**Data for the task**

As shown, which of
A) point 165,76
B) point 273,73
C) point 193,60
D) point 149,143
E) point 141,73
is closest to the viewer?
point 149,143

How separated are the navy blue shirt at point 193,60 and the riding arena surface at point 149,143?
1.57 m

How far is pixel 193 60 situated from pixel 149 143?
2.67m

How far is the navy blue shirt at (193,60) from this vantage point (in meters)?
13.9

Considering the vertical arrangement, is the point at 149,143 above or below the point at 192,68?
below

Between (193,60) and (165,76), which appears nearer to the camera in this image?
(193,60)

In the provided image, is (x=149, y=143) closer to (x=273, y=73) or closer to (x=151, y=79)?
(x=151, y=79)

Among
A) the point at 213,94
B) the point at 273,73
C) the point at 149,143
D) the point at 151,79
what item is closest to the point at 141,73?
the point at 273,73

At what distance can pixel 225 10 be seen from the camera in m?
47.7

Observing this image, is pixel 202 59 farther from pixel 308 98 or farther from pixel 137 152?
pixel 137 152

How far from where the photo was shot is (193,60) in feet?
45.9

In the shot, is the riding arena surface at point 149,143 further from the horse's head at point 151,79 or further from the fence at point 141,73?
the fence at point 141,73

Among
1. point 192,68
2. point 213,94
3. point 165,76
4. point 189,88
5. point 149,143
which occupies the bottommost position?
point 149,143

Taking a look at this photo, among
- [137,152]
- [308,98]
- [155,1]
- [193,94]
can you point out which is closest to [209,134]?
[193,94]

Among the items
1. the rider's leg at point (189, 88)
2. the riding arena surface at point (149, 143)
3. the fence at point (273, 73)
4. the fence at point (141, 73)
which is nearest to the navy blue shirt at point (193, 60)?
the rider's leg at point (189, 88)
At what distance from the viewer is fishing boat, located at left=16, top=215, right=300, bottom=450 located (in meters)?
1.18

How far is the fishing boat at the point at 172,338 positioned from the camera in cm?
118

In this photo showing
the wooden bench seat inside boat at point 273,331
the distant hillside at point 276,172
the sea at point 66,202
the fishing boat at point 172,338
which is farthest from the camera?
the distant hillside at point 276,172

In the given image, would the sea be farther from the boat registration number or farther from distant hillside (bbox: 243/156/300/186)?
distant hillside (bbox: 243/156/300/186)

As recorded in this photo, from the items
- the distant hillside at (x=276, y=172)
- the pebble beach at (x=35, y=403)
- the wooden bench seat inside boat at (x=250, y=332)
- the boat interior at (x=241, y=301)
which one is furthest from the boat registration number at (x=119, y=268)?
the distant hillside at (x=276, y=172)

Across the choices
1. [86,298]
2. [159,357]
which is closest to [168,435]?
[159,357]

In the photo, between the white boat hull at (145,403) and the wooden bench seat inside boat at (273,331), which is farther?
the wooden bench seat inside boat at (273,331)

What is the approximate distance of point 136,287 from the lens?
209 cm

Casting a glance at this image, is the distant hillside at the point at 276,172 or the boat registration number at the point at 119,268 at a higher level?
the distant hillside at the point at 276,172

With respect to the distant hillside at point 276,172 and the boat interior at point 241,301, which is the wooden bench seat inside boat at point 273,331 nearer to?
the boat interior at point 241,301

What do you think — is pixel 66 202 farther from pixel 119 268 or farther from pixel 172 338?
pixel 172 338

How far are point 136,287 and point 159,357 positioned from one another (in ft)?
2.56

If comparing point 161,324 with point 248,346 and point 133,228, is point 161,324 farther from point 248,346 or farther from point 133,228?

**What is expected**
Each entry above is to be quoted exactly.

**Task output**
As shown, which of
A) point 165,76
B) point 273,73
C) point 193,60
D) point 149,143
E) point 141,73
is closest to the viewer?
point 149,143

How separated are the navy blue shirt at point 193,60 and the riding arena surface at point 149,143?
1.57 m

How far is pixel 193 60 situated from pixel 149 143?
2.67m

How far is the navy blue shirt at (193,60) from this vantage point (in meters)?
13.9

Considering the vertical arrangement, is the point at 149,143 above or below the point at 192,68?
below

Between (193,60) and (165,76), which appears nearer to the camera in this image?
(193,60)

In the provided image, is (x=149, y=143) closer to (x=273, y=73) or closer to (x=151, y=79)?
(x=151, y=79)

Among
A) the point at 213,94
B) the point at 273,73
C) the point at 149,143
D) the point at 151,79
what item is closest to the point at 141,73?
the point at 273,73

At what distance can pixel 225 10 be seen from the camera in m?
47.7

Observing this image, is pixel 202 59 farther from pixel 308 98 or farther from pixel 137 152?
pixel 137 152

How far from where the photo was shot is (193,60) in feet?
45.9

In the shot, is the riding arena surface at point 149,143 further from the horse's head at point 151,79 or further from the fence at point 141,73?
the fence at point 141,73

Among
1. point 192,68
2. point 213,94
3. point 165,76
4. point 189,88
5. point 149,143
which occupies the bottommost position?
point 149,143

Taking a look at this photo, among
- [137,152]
- [308,98]
- [155,1]
- [193,94]
can you point out which is closest to [209,134]?
[193,94]

Among the items
1. the rider's leg at point (189, 88)
2. the riding arena surface at point (149, 143)
3. the fence at point (273, 73)
4. the fence at point (141, 73)
which is nearest to the navy blue shirt at point (193, 60)?
the rider's leg at point (189, 88)
At what distance from the viewer is fishing boat, located at left=16, top=215, right=300, bottom=450 located (in meters)?
1.18

How far is the fishing boat at the point at 172,338 positioned from the camera in cm?
118

In this photo showing
the wooden bench seat inside boat at point 273,331
the distant hillside at point 276,172
the sea at point 66,202
the fishing boat at point 172,338
which is farthest from the camera?
the distant hillside at point 276,172

In the given image, would the sea be farther from the boat registration number or farther from distant hillside (bbox: 243/156/300/186)?
distant hillside (bbox: 243/156/300/186)

As recorded in this photo, from the items
- the distant hillside at (x=276, y=172)
- the pebble beach at (x=35, y=403)
- the wooden bench seat inside boat at (x=250, y=332)
- the boat interior at (x=241, y=301)
which one is furthest from the boat registration number at (x=119, y=268)?
the distant hillside at (x=276, y=172)

Across the choices
1. [86,298]
2. [159,357]
which is closest to [168,435]?
[159,357]

In the photo, between the white boat hull at (145,403) and the wooden bench seat inside boat at (273,331), which is farther?
the wooden bench seat inside boat at (273,331)

What is the approximate distance of point 136,287 from the lens?
209 cm

Casting a glance at this image, is the distant hillside at the point at 276,172 or the boat registration number at the point at 119,268 at a higher level?
the distant hillside at the point at 276,172

With respect to the distant hillside at point 276,172 and the boat interior at point 241,301, which is the wooden bench seat inside boat at point 273,331 nearer to?
the boat interior at point 241,301

What do you think — is pixel 66 202 farther from pixel 119 268 or farther from pixel 172 338?
pixel 172 338

How far are point 136,287 and point 159,357 positioned from one another (in ft)?
2.56

If comparing point 161,324 with point 248,346 and point 133,228, is point 161,324 farther from point 248,346 or farther from point 133,228?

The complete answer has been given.